Task to complete
Write out the whole forum thread below about rerunning cdstool and the tiletool.py failure, word for word.

Provided passage
========================================
After fixing a few permissions problems (because I had made early years read-only to avoid accidentally deleting files), I restarted cdstool from 2021 and onward. It is downloading a lot from 2021, which makes me wonder if I need to go back and rerun it all the way from 1950. @jamcinnes2 do you think that is worthwhile?

mbjones commented 12 months ago

@jamcinnes2 ok, the download from 2021 to now finished, but the tiletool.py dies when trying to start in on processing the 2021 data. Looks like a data structure problem. Here's the end of the log:

download_dataset finished.
cleaning dataset cds_era5...
done.
** HWITW data processing tool v0.9.3 **

debug: start_week 41 num_weeks 52 total_num_hours 8736
Output hwglobal-temperature_and_humidity-2021.nc
Traceback (most recent call last):
  File "/cdstotile/tiletool.py", line 614, in <module>
    main()
  File "/cdstotile/tiletool.py", line 602, in main
    load_netcdfs( flag_args, input_path, output_path, start_year, end_year )
========================================
Information shown
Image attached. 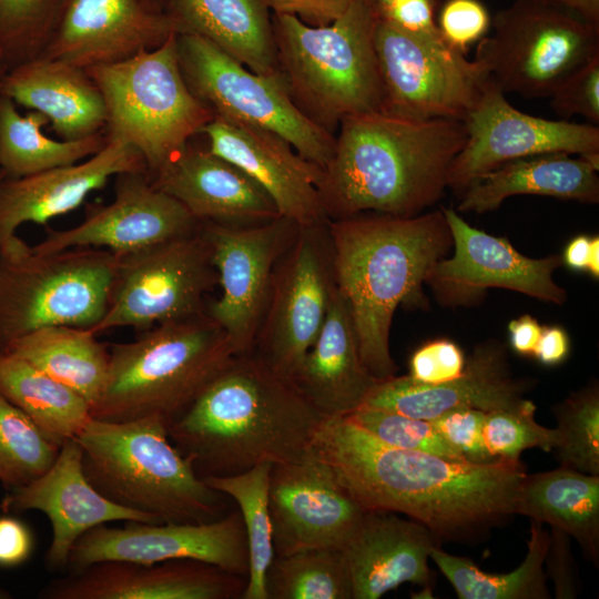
========================================
Written solution
After fixing a few permissions problems (because I had made early years read-only to avoid accidentally deleting files), I restarted cdstool from 2021 and onward. It is downloading a lot from 2021, which makes me wonder if I need to go back and rerun it all the way from 1950. @jamcinnes2 do you think that is worthwhile?

mbjones commented 12 months ago

@jamcinnes2 ok, the download from 2021 to now finished, but the tiletool.py dies when trying to start in on processing the 2021 data. Looks like a data structure problem. Here's the end of the log:

download_dataset finished.
cleaning dataset cds_era5...
done.
** HWITW data processing tool v0.9.3 **

debug: start_week 41 num_weeks 52 total_num_hours 8736
Output hwglobal-temperature_and_humidity-2021.nc
Traceback (most recent call last):
  File "/cdstotile/tiletool.py", line 614, in <module>
    main()
  File "/cdstotile/tiletool.py", line 602, in main
    load_netcdfs( flag_args, input_path, output_path, start_year, end_year )